_Task goal_. The response should reproduce exactly the lines from the top of the listing below through the one that contains "Spuren im Sand by sansara", and nothing else; pictures do not belong in it.

=== Dataset records ===

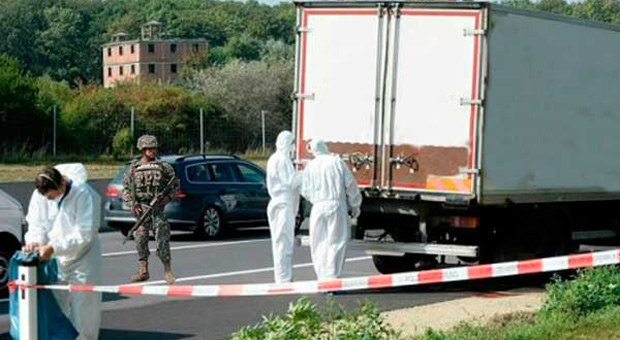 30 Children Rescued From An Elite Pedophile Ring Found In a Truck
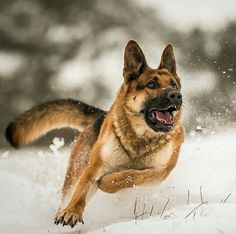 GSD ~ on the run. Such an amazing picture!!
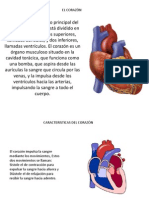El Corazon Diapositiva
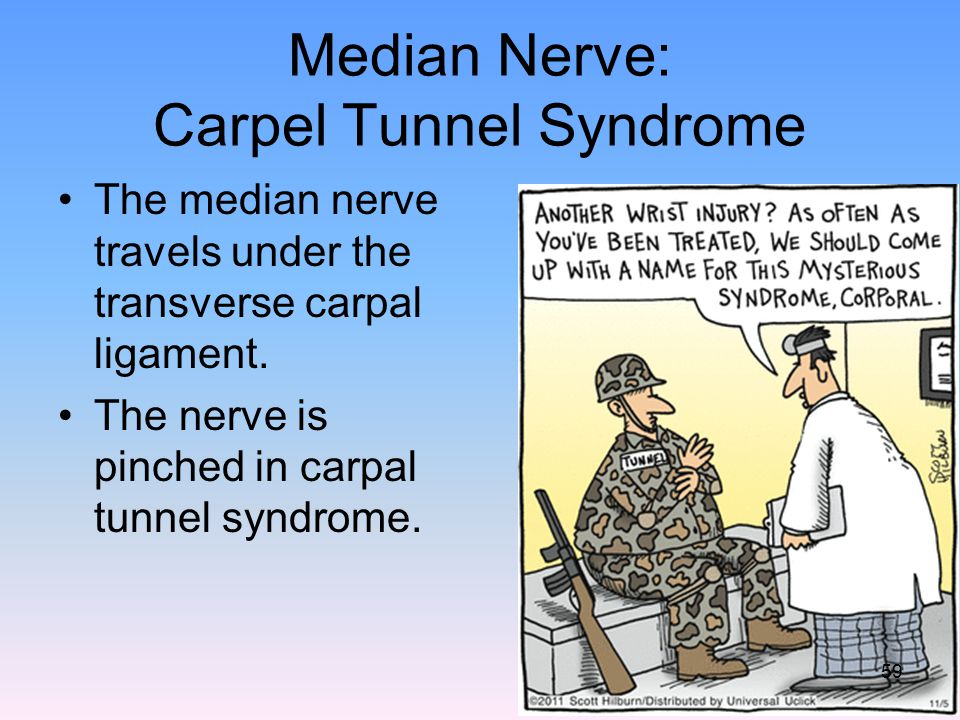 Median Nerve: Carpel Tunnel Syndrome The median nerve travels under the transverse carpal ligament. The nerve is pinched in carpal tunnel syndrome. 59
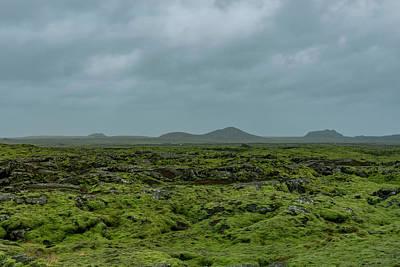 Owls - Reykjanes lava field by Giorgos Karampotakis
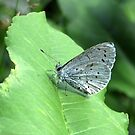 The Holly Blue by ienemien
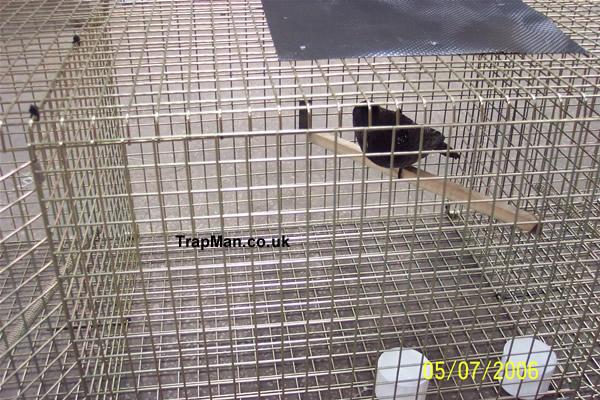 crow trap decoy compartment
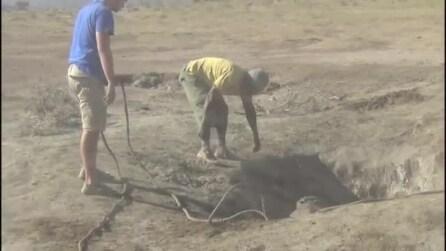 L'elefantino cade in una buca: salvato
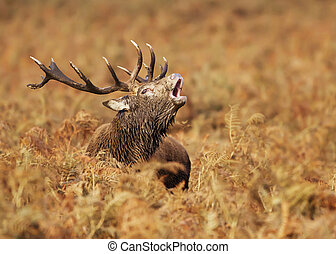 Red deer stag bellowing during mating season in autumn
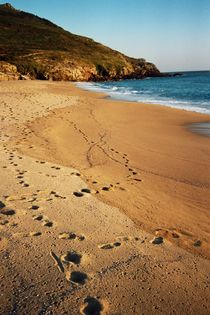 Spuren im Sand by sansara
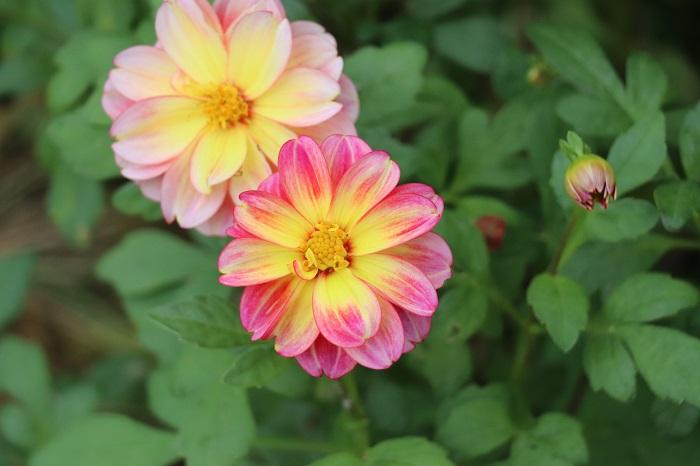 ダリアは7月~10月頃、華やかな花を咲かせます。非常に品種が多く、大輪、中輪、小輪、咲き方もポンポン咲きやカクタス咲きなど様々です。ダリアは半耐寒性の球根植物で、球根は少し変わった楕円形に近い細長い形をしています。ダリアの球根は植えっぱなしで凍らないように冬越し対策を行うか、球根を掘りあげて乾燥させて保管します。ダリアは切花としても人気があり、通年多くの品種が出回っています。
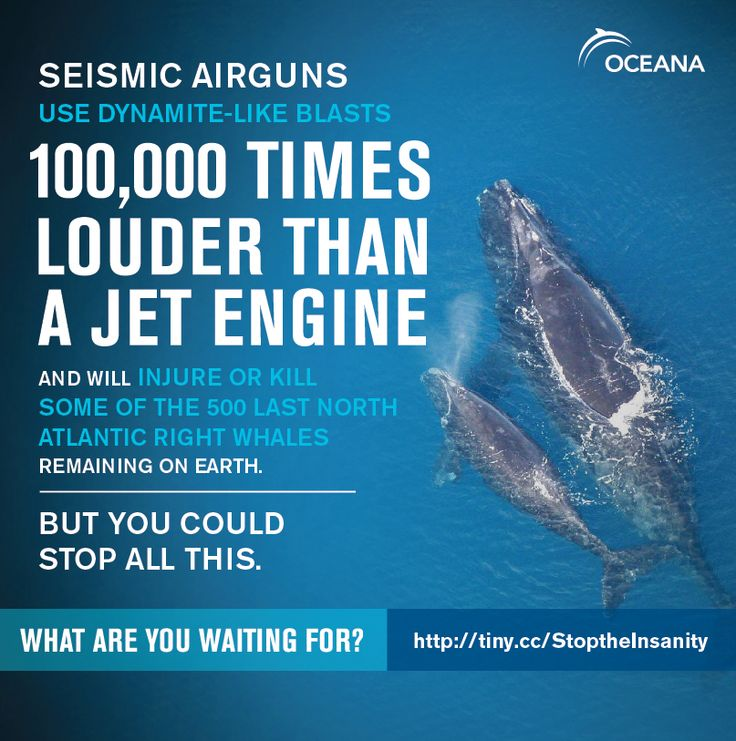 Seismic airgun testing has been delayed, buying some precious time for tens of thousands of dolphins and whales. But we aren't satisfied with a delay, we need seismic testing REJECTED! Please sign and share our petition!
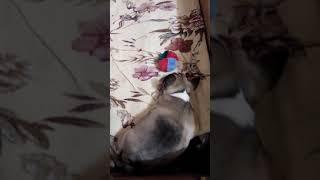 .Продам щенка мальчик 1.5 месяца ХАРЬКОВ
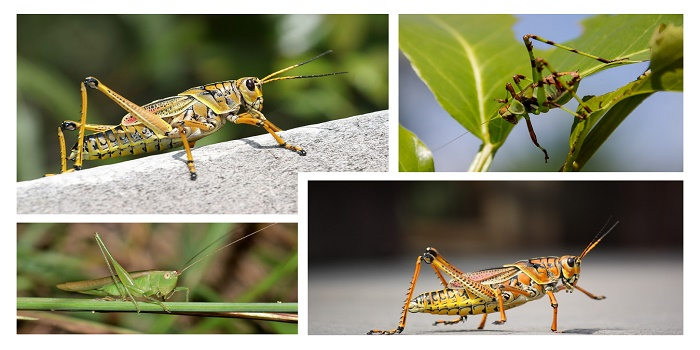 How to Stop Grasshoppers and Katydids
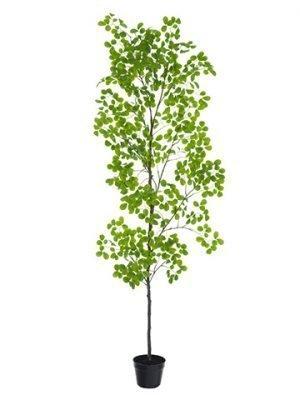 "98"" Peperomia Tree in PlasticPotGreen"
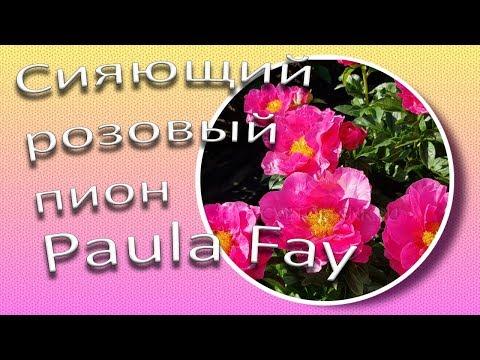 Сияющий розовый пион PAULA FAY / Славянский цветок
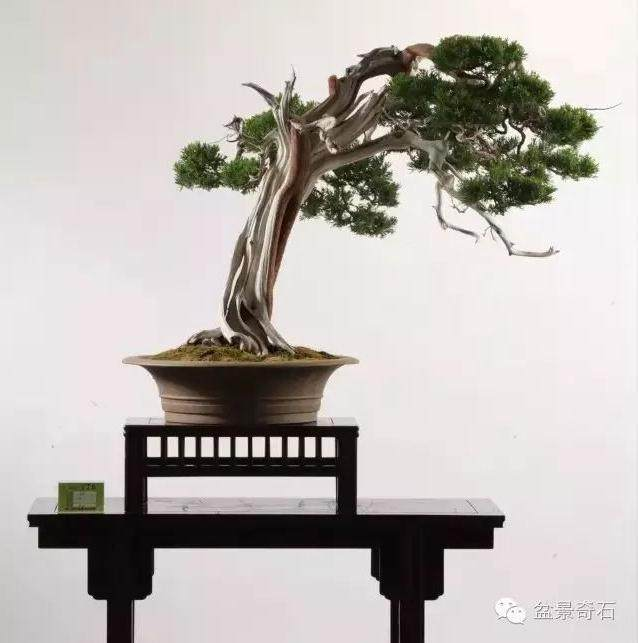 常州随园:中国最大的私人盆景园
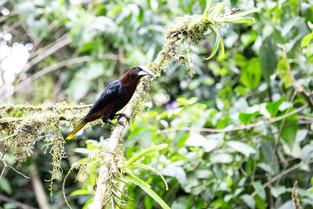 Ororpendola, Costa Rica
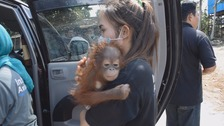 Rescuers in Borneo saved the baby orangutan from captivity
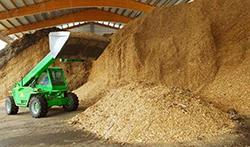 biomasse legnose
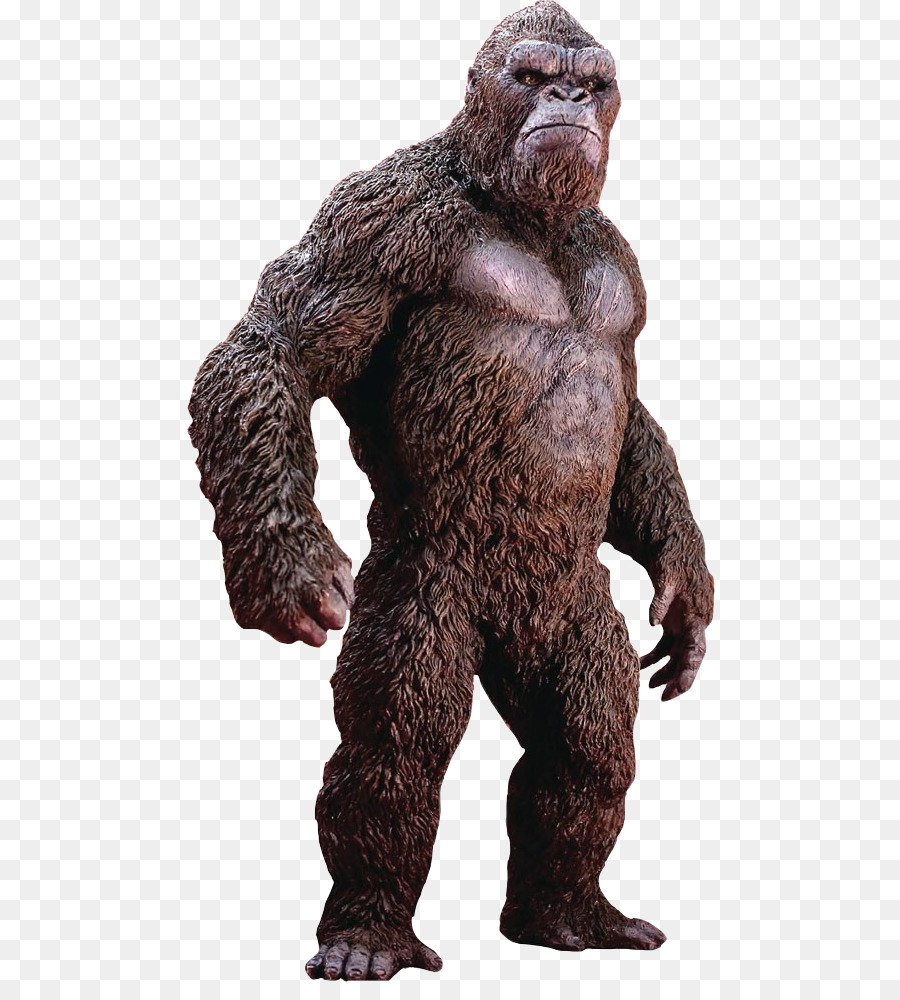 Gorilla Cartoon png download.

===

_Problem solution_.
 30 Children Rescued From An Elite Pedophile Ring Found In a Truck
 GSD ~ on the run. Such an amazing picture!!
El Corazon Diapositiva
 Median Nerve: Carpel Tunnel Syndrome The median nerve travels under the transverse carpal ligament. The nerve is pinched in carpal tunnel syndrome. 59
 Owls - Reykjanes lava field by Giorgos Karampotakis
 The Holly Blue by ienemien
 crow trap decoy compartment
 L'elefantino cade in una buca: salvato
 Red deer stag bellowing during mating season in autumn
 Spuren im Sand by sansara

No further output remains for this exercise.